In my short life I have been blessed to visit some wonderful places like California and the Bahamas, but there is no better place than Opelousas, Louisiana. It is a small place filled with good food, great people, good weather and lots of fun.
Since 1982, the Zydeco Music Center in Opelousas, Louisiana, the largest Zydeco music festival in the world, has been attracting Zdeco music fans from all over the world. The center showcases the history and culture of the region's oldest and most famous heritage and is the birthplace of many of Louisiana's most beloved Zideco artists and musicians. It presents their music, culture and traditions as well as the cultural heritage of their region.
Visitors can also listen to live music at Zydeco Music Center on Saturday night and Sunday morning. During your visit this weekend, be sure to tune into KRVS Radio Acadie, which broadcasts special Zydco programs like "Zydeco Stomp."
Browse St. Landry's court documents in this historic landmark, built in 1939 and later used as the headquarters of the New Orleans-based National Archives and Records Administration (NARA). You can also contact a researcher for more information about the history of this historic building and other historical sites in the area.

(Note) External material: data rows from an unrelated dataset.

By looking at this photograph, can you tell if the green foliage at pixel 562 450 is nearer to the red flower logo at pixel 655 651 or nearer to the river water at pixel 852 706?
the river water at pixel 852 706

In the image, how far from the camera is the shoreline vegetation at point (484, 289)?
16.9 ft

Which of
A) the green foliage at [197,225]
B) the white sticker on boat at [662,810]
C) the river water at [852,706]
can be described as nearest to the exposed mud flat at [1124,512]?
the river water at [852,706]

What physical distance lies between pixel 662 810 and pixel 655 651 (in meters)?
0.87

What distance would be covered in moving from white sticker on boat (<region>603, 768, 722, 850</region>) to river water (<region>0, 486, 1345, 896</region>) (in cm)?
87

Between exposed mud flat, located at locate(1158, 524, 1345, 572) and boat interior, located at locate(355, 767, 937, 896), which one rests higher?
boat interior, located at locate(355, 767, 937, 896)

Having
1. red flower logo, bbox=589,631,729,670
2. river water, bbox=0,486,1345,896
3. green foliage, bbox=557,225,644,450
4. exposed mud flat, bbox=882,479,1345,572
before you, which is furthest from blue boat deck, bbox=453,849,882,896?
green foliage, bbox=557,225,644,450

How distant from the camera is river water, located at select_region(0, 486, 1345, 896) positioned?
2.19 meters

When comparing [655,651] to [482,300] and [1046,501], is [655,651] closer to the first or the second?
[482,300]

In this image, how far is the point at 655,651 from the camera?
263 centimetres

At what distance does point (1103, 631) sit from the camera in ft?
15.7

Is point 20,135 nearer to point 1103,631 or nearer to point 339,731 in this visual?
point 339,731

In Opelousas, the seat of the parish of St. Landry, efforts to end the oppression of blacks after emancipation were particularly strong. A champion of voting rights and a newspaper editor, he was also a staunch opponent of the Civil Rights Act of 1964 and other civil rights laws, and threatened to kill for his opposition.
In 1720, the French founded the Opelousas Post as an important trade organization for the developing area, and in the 18th and 19th centuries the city served as a center for trade and commerce between the New Orleans area and the Louisiana Territory. Closely followed were French missionaries determined to convert Indians and pray with trappers. The French sent the first military to the area in 1721, when a force of 1,000 soldiers, mostly from France, was sent to patrol the area. Native American tribes and white settlers from the USA and Canada have been coming to this area for a long time.
In 2004, the city was annexed to the Louisiana Territory, a territory that was to accommodate more than 25,000 people. At that time, only 6,000 people lived, but 5,700 refugees were registered, while there were 9,783 housing units. With a population estimate of 23,222 in 2006, the annexation in 2004 is expected to bring the total to 25,000.
The racial composition of the city is 74.8% black, and 1.2% are of Hispanic / Latino race, according to the 2010 U.S. Census Bureau.
Although Opelousas is small, the hamlets of the municipality show a strong sense of pride in their history and heritage. It strikes me that the ability to preserve Creole characteristics and characteristics is an important factor that has enabled Creole culture to survive in a city of its size with fewer than 1,000 inhabitants.
The town is home to Opelousas-born chef Tony Chachere, and the restaurant is still influenced by his father, an experienced entrepreneur and restaurant owner.
Later, Louisiana Memorial United Methodist Church was founded in 1806, and later founded its first church in Opelousas, making it one of the oldest churches in the United States and the second oldest in Louisiana. In the late 19th century, it was also home to Louisiana's first professional baseball team, with the New Orleans A's (a minor league baseball franchise) stationed in Opelsas from 1907-32 and 1934-1941.
The Chamber of Commerce of Opelousas, the oldest business group in the state of Louisiana, meets every Sunday in Opelsas to keep the city's business community alive and stay in touch with the local economy and community as a whole. The Opelans, a small group of business owners, entrepreneurs and community members, meet in the Opelaner Rathaus to work in accordance with their local business culture.
Originally located in the neighbouring community of Grand Prairie, it was used as the governor's house during this period. He is a Grammy Award winner and a master of accordion playing, which comes from the king of Zydeco.
In 1805 Opelousas became the capital of the newly founded St. Landry Parish, also known as Imperial Parish of Louisiana, and became part of it during the Civil War. Historian John D. Winters described it as a beautiful city, boasting a "beautiful city" and "a beautiful church" and was found by the Union troops under General Nathaniel P. Banks who occupied it. He converted to Catholicism and married and lived in Opelosas, in the Catholic Church of St. Landry in Opelosas. He married in 1807 in the Catholic church of St-Landries in Opelos, the country's capital.
W.E.B. Du Bois later reported on a notable case: "It happened here that over 200 Republicans were killed, wounded and hunted by the Ku Klux Klan in the fields and swamps for two days and nights. Some reports put the death toll at between 200 and 300, but there are no records of their deaths in Opelosas or any other town in the parish of St. Landry.